READING TEXT ->
>> Start

Re: svn commit: r1034094 - in /xmlgraphics/fop/branches/Temp_TrueTypeInPostScript/src/java/org/apache/fop: fonts/truetype/TTFSubSetFile.java render/ps/PSFontUtils.java

2010-11-12 Thread Jeremias Maerki
Hi Mehdi

On 12.11.2010 16:32:45 mehdi houshmand wrote:
> Hi Jeremias,
> 
> This code fails the build, you need to add a ";" (a semi-colon) to the
> last parameter in the enumerated type in
> o.a.f.fonts.truetype.TTFSubSetFile.

I don't see that. Eclipse/ECJ is happy with it and the Sun JDK 1.5.0_22
also doesn't have a problem when running the Ant build. Checking the JLS
3.0, the semicolon is optional if there's no body content after the
entries. An example from the JLS:

public class Example1 {

  public enum Season { WINTER, SPRING, SUMMER, FALL }

  public static void main(String[] args) {
for (Season s : Season.values()) System.out.println(s);
  }
}

What environment are you working with?

> I was also curious why you made
> TTFSubSetFile.GlyphHandler? Why do you make it an interface, and why
> do you use an anonymous class in PSFontUtils, only to pass it back to
> the same class? If there's only one implementation and if it only
> contains a single method, I wouldn't have thought an interface was
> necessary.

It's a normal callback interface from PSFontUtils back into
TTFSubSetFile, called for each glyph when building the subset.

> TTFSubSetFile already contains various methods that perform
> similar functions (i.e. take an input, convert it to the necessary
> format and write to file), why couldn't this be implemented in the
> handleGlyphSubset(...) method?

>> End

TASKS TO COMPLETE ->
1. Put this sentence from the mailing-list thread into Spanish: "It's a normal callback interface from PSFontUtils back into TTFSubSetFile, called for each glyph when building the subset."
2. In the mailing-list thread, when does the JLS 3.0 make the semicolon after enum entries optional?
3. Resume the mailing-list thread from where it stops.
The listing that comes next is separate material, unrelated to the mailing-list thread.

(Questions on scene geometry)
>> Start

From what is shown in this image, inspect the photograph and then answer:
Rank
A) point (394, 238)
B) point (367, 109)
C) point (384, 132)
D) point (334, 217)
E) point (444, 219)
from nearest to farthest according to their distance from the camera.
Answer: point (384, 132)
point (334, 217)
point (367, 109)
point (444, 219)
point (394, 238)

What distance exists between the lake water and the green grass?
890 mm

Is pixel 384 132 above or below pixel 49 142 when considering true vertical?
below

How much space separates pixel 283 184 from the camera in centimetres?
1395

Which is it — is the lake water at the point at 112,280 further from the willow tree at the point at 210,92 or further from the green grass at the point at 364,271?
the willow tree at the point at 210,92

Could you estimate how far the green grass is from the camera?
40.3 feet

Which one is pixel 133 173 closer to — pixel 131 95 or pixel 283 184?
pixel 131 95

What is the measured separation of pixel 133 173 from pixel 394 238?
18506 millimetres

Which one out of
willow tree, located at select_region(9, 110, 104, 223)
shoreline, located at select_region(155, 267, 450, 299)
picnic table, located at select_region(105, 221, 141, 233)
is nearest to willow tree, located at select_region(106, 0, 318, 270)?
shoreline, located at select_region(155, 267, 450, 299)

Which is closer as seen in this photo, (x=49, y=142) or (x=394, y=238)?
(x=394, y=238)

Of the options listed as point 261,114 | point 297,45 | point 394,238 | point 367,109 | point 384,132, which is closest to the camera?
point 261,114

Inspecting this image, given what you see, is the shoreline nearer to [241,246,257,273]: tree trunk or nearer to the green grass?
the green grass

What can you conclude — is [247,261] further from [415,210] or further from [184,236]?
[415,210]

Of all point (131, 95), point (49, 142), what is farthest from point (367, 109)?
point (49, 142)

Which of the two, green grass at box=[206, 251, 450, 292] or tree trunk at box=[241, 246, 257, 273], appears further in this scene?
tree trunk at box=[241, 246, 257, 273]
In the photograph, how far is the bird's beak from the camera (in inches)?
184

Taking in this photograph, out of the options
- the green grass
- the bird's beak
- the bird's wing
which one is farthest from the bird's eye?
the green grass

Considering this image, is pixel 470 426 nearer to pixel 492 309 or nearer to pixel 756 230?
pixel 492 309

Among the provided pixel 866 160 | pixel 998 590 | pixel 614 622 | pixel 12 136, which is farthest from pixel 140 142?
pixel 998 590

>> End

ANSWER LIST ->
1. Es una interfaz de retrollamada normal de PSFontUtils de vuelta a TTFSubSetFile, que se llama para cada glifo al construir el subconjunto.

2. When there's no body content after the entries.

3.
My main problem with the way TTFSubSetFile is currently written is that
writing the records is mixed with building the table index. If that were
not so, it would have been easier to go with an approach that you would
have expected. But my approach actually has the advantage that there's
less memory build-up, since not the whole subset including glyphs has to
be buffered in memory. After all, TTF loading is known to take a LOT of
memory.

> Is there another implementation you're
> making this flexible for?

No. The context: my client (your employer) asked for urgent help to
resolve the problem with my first attempt at TTF subsets when printed on
HP printers. I needed a quick resolution after I found out what could be
wrong. I didn't know if I would turn out to be right until after I
committed the changes and Chris/Vincent could run tests. So I didn't
care about too much code beauty. There's actually quite a bit of
copy/paste/change in TTFSubSetFile as a result which I'm not
particularly proud of. I'm still waiting for feedback if my change
really fixed the problem although preliminary results show that the
problem is now solved. I expect that some refactoring would do
TTFSubSetFile some good.

> Also, from a design point, why have you made each glyph a single
> string?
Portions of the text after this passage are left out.